* [Directions for this task] Can you rewrite everything in the ground worker thread from "Show up early" down to "interfere with work.", putting "substances" in place of "chemicals"?

* [Source extract]
______

# ground worker skills?



## treeman82 (Jan 25, 2003)

What do you guys think are good skills for a ground worker to have? I can think of a few off hand... 

1) be able to fuel up chain saws and send them up to a person who is aloft

2) be able to work rigging devices safely and without endangering the welfare of the climber, or private property

3) be able to tie some basic knots

4) this is the one I am curious about... being able to set the climber's line using throw bag / line and BS 

I am finding that number 4 is gaining more and more importance as time goes by... 


Any others?


----------



## Tom Dunlap (Jan 25, 2003)

Show up early for work, Monday through Friday, clean shaved or trimmed, shirt tucked in and boots laced.

Have a clean driver's license.

Not allow chemicals to interfere with work.

Manage money so that check advances aren't needed.

Manage gear on the ground. Get pruning gear or rigging gear prepped and set without a long drawn out chalk talk at every job.

______

* [Data supplied]
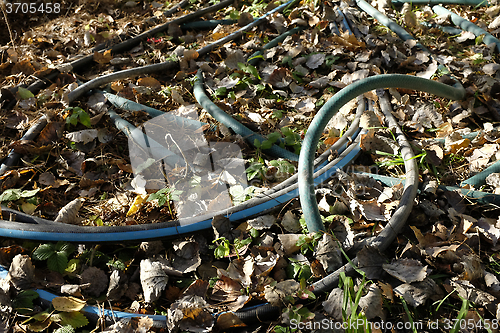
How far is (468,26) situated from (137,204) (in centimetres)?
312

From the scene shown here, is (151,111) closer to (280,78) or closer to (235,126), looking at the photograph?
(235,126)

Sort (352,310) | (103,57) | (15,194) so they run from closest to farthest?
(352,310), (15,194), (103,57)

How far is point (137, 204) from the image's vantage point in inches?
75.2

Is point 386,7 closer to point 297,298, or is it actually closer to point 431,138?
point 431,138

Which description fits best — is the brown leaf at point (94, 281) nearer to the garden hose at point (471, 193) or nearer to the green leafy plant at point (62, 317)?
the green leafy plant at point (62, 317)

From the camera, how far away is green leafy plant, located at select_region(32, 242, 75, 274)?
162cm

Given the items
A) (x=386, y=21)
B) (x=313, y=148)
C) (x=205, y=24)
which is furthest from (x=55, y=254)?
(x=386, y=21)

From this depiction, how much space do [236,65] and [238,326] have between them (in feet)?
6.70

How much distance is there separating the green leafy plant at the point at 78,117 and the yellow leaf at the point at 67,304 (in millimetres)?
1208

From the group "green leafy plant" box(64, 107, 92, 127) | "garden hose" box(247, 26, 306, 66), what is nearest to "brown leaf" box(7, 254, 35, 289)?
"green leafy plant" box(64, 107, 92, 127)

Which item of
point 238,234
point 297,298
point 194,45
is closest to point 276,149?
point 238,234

______

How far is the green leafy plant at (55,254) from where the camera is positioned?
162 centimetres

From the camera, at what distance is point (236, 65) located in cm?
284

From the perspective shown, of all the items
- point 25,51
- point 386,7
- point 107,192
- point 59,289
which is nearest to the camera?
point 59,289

______

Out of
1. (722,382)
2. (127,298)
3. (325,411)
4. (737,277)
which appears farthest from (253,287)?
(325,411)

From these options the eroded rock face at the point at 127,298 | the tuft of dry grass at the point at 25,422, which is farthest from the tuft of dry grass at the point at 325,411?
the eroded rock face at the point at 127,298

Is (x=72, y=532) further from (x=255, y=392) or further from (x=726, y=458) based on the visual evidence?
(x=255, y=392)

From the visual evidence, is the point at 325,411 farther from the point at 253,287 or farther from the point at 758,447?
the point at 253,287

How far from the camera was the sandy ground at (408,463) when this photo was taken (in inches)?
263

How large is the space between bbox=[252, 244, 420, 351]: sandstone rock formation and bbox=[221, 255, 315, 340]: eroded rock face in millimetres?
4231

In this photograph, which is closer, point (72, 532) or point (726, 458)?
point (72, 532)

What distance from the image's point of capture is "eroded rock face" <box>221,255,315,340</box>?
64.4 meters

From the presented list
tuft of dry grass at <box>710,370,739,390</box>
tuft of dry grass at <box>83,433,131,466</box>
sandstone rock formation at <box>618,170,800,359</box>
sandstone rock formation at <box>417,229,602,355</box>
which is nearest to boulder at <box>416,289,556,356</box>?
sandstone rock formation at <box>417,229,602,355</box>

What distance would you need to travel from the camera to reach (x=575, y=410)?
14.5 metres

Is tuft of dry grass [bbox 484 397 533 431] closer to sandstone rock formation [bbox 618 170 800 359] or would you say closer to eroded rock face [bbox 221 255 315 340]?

______

* [Full solution]
Show up early for work, Monday through Friday, clean shaved or trimmed, shirt tucked in and boots laced.

Have a clean driver's license.

Not allow substances to interfere with work.